Should I parse this XML with BASH?


I'm trying to get from this xml example

<String Name="descResist">
    <Description><![CDATA["resist_type_chimney"]]></Description>
    <Flags>
        <ParFlg_Child/>
    </Flags>
    <Value><![CDATA["90_min."]]></Value>
</String>

this

descResist;resist_type_chimney 
descResist;90_min.

So, basically I need to extract the CDATA content and concat it with the value of Name.

One of problems is, that it isn't always in tag String... could be also Integer, Title, Boolean, etc...

I tried this

$ grep -o "Name=\".*\"\|<\!\[CDATA\[.*\]\]>" file.xml | sed 's/<\!\[CDATA\[\"\(.* \)\"\]\]>/\1/'

which gives me

Name="descResist"
resist_type_chimney
90_min.

How can I prefix the next lines with value of Name string?

Like in

Name="descResist"
resist_type_chimney
90_min.
Name="anotherName"
foo_bar
Name="anoooother"
Name="notempty"
bar_foo

it gets a little complicated.

It's also good to work with XML like this? There also should be any nested <tagType Name=... so I guess this shouldn't be problem.

EDIT: I'm working on cygwin a looking for bash/sed/awk simple solution.


Solution

  • Try this out:

    #!/bin/bash
    
    Name="InvalidName"
    while read line; do
            case "$line" in
                    Name=*) eval "$line" ;; # assuming $line is always bash-friendly Name="Value"
                    *) echo "$Name;$line" ;;
            esac
    done < <(egrep -o 'Name=".*"|<!\[CDATA\[.*?\]\]>' file.xml | sed -r 's/<!\[CDATA\["(.*)"\]\]>/\1/')
    

    I've changed your command slightly to use extended regular expressions (that's why it's "egrep" and "sed -r") so it's a bit easier to read.

    I don't like that eval I've used, but "export -n" does something strange for this case, and the code would get needlessly complex just to avoid the eval.

    It's OK to "parse" XML in Bash if you're really really sure the text structure will not change.

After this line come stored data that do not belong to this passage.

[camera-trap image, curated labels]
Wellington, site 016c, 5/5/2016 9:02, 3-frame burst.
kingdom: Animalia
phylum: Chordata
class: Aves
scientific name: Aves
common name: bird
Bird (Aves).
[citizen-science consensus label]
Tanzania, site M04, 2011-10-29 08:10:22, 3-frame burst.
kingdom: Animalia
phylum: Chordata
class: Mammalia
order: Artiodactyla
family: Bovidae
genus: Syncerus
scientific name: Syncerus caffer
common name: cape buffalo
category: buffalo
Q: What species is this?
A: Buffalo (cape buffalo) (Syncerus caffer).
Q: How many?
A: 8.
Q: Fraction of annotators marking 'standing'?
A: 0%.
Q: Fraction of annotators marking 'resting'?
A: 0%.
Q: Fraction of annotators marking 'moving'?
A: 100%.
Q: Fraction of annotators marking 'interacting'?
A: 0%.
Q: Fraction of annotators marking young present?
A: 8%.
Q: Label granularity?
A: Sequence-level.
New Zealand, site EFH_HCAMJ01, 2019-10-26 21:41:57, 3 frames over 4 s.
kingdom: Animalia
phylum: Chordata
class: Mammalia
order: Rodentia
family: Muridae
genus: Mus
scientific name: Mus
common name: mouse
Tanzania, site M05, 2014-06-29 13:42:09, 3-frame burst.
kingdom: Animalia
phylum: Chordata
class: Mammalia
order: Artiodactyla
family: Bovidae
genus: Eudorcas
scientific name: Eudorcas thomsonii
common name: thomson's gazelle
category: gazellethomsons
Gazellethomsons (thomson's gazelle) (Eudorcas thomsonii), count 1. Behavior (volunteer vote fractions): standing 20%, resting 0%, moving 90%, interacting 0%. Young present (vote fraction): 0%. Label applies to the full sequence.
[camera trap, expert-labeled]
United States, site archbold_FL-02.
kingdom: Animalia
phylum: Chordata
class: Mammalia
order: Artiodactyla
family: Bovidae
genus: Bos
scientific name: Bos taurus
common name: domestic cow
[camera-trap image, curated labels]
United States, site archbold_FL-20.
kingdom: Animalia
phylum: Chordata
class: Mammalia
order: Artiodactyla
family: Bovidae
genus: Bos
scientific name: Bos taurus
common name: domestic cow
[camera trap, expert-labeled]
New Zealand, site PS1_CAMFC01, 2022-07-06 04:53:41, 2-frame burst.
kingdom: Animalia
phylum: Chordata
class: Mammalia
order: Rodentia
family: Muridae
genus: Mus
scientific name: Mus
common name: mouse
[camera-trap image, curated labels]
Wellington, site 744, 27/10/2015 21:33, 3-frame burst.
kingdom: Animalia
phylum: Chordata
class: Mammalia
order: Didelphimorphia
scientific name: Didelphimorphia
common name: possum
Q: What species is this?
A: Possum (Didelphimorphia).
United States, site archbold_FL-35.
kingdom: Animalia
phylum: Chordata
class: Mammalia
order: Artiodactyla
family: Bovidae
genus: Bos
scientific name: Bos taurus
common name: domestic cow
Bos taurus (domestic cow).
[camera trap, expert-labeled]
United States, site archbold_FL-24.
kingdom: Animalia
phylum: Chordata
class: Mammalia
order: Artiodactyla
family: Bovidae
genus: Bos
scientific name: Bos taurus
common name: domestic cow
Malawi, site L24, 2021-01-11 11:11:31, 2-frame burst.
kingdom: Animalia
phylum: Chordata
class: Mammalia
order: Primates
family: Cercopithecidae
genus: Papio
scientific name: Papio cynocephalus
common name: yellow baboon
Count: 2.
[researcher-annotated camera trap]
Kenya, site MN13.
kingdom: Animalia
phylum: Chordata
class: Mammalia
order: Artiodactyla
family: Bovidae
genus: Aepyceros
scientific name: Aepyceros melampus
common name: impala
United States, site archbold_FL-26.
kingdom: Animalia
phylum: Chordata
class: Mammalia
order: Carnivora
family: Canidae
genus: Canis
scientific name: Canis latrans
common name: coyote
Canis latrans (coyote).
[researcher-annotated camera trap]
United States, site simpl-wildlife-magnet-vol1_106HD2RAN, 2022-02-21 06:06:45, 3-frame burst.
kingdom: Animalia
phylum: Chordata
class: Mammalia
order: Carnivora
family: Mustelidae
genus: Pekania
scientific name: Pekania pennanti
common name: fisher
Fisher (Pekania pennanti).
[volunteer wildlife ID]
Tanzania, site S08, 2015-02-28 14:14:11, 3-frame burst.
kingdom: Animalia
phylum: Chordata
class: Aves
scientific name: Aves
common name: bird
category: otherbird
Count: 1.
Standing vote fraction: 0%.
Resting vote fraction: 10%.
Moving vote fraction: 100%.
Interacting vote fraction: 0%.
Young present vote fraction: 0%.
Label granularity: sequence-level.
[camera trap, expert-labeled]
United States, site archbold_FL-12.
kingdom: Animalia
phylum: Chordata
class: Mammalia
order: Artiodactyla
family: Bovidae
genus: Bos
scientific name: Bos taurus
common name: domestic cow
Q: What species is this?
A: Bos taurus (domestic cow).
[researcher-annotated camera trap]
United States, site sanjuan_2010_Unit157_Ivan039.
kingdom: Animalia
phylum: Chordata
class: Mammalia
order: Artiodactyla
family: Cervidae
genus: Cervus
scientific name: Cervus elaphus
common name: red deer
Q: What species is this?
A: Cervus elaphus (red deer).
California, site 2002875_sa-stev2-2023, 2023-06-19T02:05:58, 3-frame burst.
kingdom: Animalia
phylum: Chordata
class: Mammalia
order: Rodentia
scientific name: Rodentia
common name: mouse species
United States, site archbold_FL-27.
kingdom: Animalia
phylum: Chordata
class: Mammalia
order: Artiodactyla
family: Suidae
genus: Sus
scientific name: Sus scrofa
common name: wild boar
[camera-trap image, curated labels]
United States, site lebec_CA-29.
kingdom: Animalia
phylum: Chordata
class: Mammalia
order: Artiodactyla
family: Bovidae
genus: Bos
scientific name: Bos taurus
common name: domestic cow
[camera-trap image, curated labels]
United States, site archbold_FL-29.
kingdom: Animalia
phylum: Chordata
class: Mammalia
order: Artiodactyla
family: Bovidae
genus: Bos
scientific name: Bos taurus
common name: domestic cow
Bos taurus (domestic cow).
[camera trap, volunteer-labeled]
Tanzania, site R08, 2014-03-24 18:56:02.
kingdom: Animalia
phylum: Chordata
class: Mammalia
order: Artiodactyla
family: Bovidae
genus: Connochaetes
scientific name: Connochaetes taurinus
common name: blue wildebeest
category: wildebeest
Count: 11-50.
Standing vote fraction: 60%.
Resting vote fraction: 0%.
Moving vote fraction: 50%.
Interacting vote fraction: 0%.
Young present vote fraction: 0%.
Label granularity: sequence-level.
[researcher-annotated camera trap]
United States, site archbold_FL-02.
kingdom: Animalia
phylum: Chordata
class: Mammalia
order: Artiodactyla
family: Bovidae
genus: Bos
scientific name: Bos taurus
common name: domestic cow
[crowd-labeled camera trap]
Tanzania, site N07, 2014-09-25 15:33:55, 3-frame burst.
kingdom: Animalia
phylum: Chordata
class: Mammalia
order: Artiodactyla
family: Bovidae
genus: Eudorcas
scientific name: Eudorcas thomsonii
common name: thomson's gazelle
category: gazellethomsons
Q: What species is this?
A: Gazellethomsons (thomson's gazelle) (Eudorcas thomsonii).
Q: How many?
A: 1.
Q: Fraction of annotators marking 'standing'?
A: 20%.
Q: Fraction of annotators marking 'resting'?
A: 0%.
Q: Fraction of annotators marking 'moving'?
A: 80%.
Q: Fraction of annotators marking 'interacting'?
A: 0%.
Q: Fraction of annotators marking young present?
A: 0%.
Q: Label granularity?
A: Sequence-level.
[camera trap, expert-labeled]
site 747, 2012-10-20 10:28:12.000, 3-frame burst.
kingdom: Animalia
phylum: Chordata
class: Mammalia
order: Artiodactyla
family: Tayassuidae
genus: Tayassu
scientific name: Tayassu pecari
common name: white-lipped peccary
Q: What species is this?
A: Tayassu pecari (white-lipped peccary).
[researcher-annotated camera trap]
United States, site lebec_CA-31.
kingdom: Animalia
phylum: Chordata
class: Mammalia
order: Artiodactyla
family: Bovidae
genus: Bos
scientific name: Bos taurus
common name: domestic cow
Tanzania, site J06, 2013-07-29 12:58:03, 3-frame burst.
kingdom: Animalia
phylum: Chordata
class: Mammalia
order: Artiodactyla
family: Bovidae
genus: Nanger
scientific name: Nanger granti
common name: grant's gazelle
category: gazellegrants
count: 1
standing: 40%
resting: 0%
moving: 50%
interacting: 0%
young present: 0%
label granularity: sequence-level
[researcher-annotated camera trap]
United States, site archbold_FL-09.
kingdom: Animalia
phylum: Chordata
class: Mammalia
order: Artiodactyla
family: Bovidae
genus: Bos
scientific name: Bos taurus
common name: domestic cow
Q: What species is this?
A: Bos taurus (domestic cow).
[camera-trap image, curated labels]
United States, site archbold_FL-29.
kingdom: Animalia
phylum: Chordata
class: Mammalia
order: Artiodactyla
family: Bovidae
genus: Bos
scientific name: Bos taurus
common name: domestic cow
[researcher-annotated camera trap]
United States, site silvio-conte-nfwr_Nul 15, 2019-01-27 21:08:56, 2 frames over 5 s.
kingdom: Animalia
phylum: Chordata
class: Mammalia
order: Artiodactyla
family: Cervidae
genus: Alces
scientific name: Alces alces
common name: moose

As soon as somebody decides to "optimize" the XML by collapsing it all into a single line, you're a bit toast.

    EDIT

    Here's a script without the ugly eval:

    #!/bin/bash
    
    Name="InvalidName"
    while read line; do
            case "$line" in
                    Name=*) export -n "$line" ;; # assuming $line is always bash-friendly Name=Value
                    *) echo "$Name;$line" ;;
            esac
    done < <(egrep -o 'Name=".*"|<!\[CDATA\[.*?\]\]>' file.xml | sed -r 's/<!\[CDATA\["(.*?)"\]\]>/\1/; s/Name="(.*)"/Name=\1/')